Аннотация: Книга содержит три связанных общей тематикой произведения: роман, повесть и документально-исторический очерк.

0
354
73
Черные стяги эпохи

Читать книгу "Черные стяги эпохи"




Ксения

Ночь с субботы на воскресенье

Думаю, что мне всё-таки следует записать это маленькое происшествие.
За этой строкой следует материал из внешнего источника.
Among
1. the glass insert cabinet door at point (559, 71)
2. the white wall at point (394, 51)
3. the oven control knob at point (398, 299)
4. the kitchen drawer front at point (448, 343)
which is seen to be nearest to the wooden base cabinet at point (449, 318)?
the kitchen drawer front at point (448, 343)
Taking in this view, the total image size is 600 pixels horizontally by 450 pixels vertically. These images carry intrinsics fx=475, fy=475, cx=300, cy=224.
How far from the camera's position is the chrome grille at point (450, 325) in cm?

Нельзя сказать, чтобы я так уж часто возвращался мыслями к русскому походу; странным образом война напомнила о себе не тогда, когда я готовился к выступлению, а во время концерта.

Месяц тому назад Z отпечатала и разослала приглашения. В программе Шуман, трёхчастная фантазия C-Dur, ор. 17. Могу сказать без лишней скромности: не каждому музыканту по зубам эта вещь. Не стану утверждать, что я достиг высот мастерства, куда уж там, но меня когда-то хвалил Вернер Эгк. Обо мне однажды лестно отозвался сам Рихард Штраус. Сe n’est pas rien[1].

Дом Z от меня в десяти минутах езды: двухэтажный особняк с флигелем; позади круто поднимается лес — собственно, это уже окраина посёлка. Z приходится мне дальней родственницей. Муж, по профессии архитектор, провёл семь лет в лагере военнопленных на Урале, вернулся еле живой. В Андексе, в галерее у входа в монастырскую церковь, висит, среди других приношений, благодарственный крест, который баронесса сама тащила вверх по тропе паломников; образцовая католическая семья, что вы хотите. Спустя полгода архитектор умер. Я остановил машину возле калитки, вылез и, встреченный Алексом, с папкой под мышкой, прошествовал к дому. На мне был фрак, крахмальная манишка, чёрная бабочка, Z увидела меня в окно. Алекс крутился вокруг моих ног, виляя хвостом, поцелуи, комплименты, она ослепительна в своём чёрном платье с кружевами и воланами, бледно-лиловая причёска, нитка старого жемчуга, да и я, по общему мнению, неплохо сохранился для своих лет.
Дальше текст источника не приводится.